Contrast-induced nephropathy (CIN) is the most common cause of hospital-acquired acute renal failure. The increased use of contrast media in diagnostic and interventional cardiac catheterization procedures and the increased frequency of these procedures have made CIN a common problem in clinical cardiology practice.

Aim

The aim of our study was to understand the role of magnesium (Mg²+) levels in patients who developed CIN after non-ST elevation myocardial infarction (NSTEMI).

Study Design

The study was conducted retrospectively and a total of 4,324 patients who applied to the cardiology clinic with NSTEMI were included in the study.

Methods

This retrospective single-center study included 4,003 NSTEMI patients undergoing percutaneous coronary intervention (PCI). Patients with systemic inflammatory or rheumatologic diseases, hematologic disorders, renal or hepatic failure, infection, malignancy, or prior thrombolytic therapy were excluded. CIN was defined as an increase in serum creatinine ≥25% or ≥0.5 mg/dL within 48-72 hours after contrast exposure. Statistical analyses were performed using SPSS 26.0. Logistic regression identified independent predictors, and receiver operating characteristic (ROC) analysis determined the optimal magnesium cut-off for CIN prediction.

Results

CIN occurred in 1,062 patients (26.5%). Patients who developed CIN were older and had higher rates of diabetes mellitus, lower systolic blood pressure, and lower left ventricular ejection fraction. Serum magnesium levels were significantly lower in patients with CIN. ROC analysis identified an Mg²+ cut-off of 2.13 mg/dL [area under the curve=0.745, 95% confidence interval (CI): 0.681-0.809, p<0.001; sensitivity 78%, specificity 76%]. In multivariate analysis, age, diabetes, systolic blood pressure, preprocedural creatinine, estimated glomerular filtration rate, and Mg²+ <2.13 mg/dL (OR=2.02, 95% CI: 1.71-2.31, p<0.001) were independent predictors of CIN.

Conclusion

Low magnesium levels are independently associated with an increased risk of CIN in NSTEMI patients undergoing PCI. Routine assessment of Mg²+ before contrast exposure may help identify high-risk patients and improve prevention strategies.

Keywords:
Magnesium, non-ST elevation myocardial infarction, contrast induced nephropathy

INTRODUCTION

Contrast-induced nephropathy (CIN), which is most often a reversible form of acute kidney injury, is a major complication of the coronary angiography (CAG) and percutaneous coronary procedures that is linked to adverse clinical outcomes.1 Even when percutaneous revascularization is technically successful, the CIN occurrence in these patients has consistently been associated with prolonged hospitalization alongside higher mortality and morbidity rates.2 Multiple determinants have been implicated in the CIN risk, including the type and the dose of the administered contrast, concurrent use of nephrotoxic medications, systemic inflammation, diabetes mellitus (DM), pre-existing renal impairment, heart failure (HF), advanced age, reduced hemoglobin concentrations, and female sex.3 Coronary artery disease (CAD) is the most prevalent cardiovascular disorder that carries substantial mortality and morbidity.

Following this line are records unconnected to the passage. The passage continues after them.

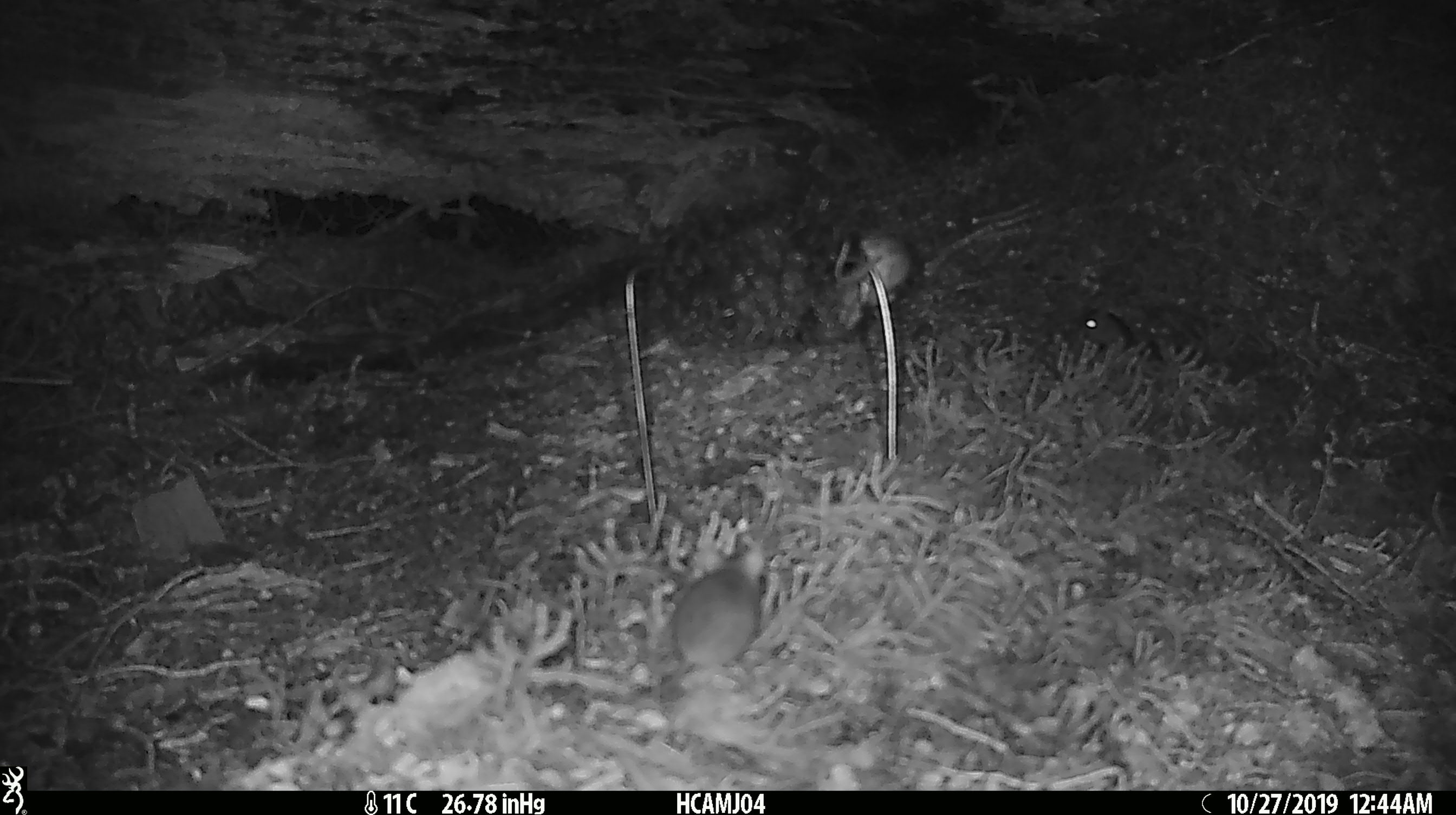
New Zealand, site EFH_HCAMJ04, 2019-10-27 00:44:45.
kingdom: Animalia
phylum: Chordata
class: Mammalia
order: Rodentia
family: Muridae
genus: Mus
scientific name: Mus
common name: mouse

CAD may clinically manifest as silent ischemia, stable or unstable angina pectoris, acute myocardial infarction, HF, or even sudden cardiac death. When atherosclerosis underlies the presentation, CAD frequently appears as acute coronary syndrome (ACS). In contemporary practice, ACS is categorized into three groups based on the initial electrocardiogram and biochemical markers: ST-elevation myocardial infarction (STEMI); non-STEMI (NSTEMI), in which myocardial injury is verified by elevated damage markers despite no ST elevation; and unstable angina. For patients diagnosed with ACS, early therapy—thrombolytics in the coronary care setting and/or percutaneous coronary intervention (PCI) in the catheterization laboratory—is implemented to promptly restore patency and blood flow in a coronary artery that is acutely occluded by thrombus. PCI has markedly improved ACS management by reducing ischemic complications and improving survival; nevertheless, the intraprocedural use of contrast agents heightens the likelihood of CIN characterized by an acute deterioration in the renal function.4 The CIN pathophysiology remains incompletely clarified. Proposed mechanisms include perturbations in renal hemodynamics, injury mediated by oxygen-derived free radicals, direct tubular cytotoxicity of the contrast medium,5 and vasoconstriction within the renal microvasculature.

The most widely used CIN definition is a serum creatinine increase exceeding 25% over baseline or an absolute rise greater than 0.5 mg/dL above the baseline level.6 Clinically, CIN is considered an acute kidney injury typically emerging within 5-7 days after intravenous contrast exposure and cannot be explained by alternative etiologies;7 however, the more severe CIN forms—those with a higher probability of requiring hemodialysis—most often present within the first 48 h following the procedure. There is broad expert agreement on the importance of adequate hydration and the avoidance of hypovolemia prior to contrast administration. In addition, several pharmacologic strategies have also been investigated in the literature for CIN prevention, including N-acetylcysteine,8 theophylline,9 fenoldopam,10 sodium bicarbonate,11 and ascorbic acid.12 Among these, sodium bicarbonate did not demonstrate superiority over iso-osmolar saline infusion,13 while the other agents have generally shown, at best, a marginal adjunctive efficacy when added to optimal hydration. The rationale for a magnesium-mediated protective effect in CIN draws on the following observations: CIN appears more frequent among patients with hypomagnesemia;14 combining magnesium supplementation with N-acetylcysteine confers protection against post-ischemic acute renal failure;15 and hypomagnesemia is implicated in the pathobiology of chronic cyclosporine nephropathy.16 On the basis of these magnesium-related data in the CIN context, we sought to examine the association between the serum magnesium levels and the CIN development among patients with NSTEMI undergoing PCI.

METHODS

Study Design and Population

This retrospective, observational analysis included a total of 4,324 patients managed between August 2020 and August 2024. Due to insufficient or missing data, 321 individuals were excluded, leaving 4,003 patients for the final evaluation. Cases that were considered eligible were those who presented to the emergency department with an NSTEMI diagnosis and subsequently underwent CAG. Within this cohort, the patients were monitored for the CIN occurrence, and those who developed CIN were identified and assessed. A written informed consent was obtained from all the participants. The study was conducted in accordance with the principles of the Declaration of Helsinki and was approved by the Ethics Committee of Tokat Gaziosmanpaşa University Hospital (decision number: 25-MOBAEK-136; date: 24.04.2025). The study received no financial support from any institution or organization. Artificial intelligence-supported technologies, such as large language models, chatbots, or image generators, were not employed in the generation, processing, or analysis of the study data.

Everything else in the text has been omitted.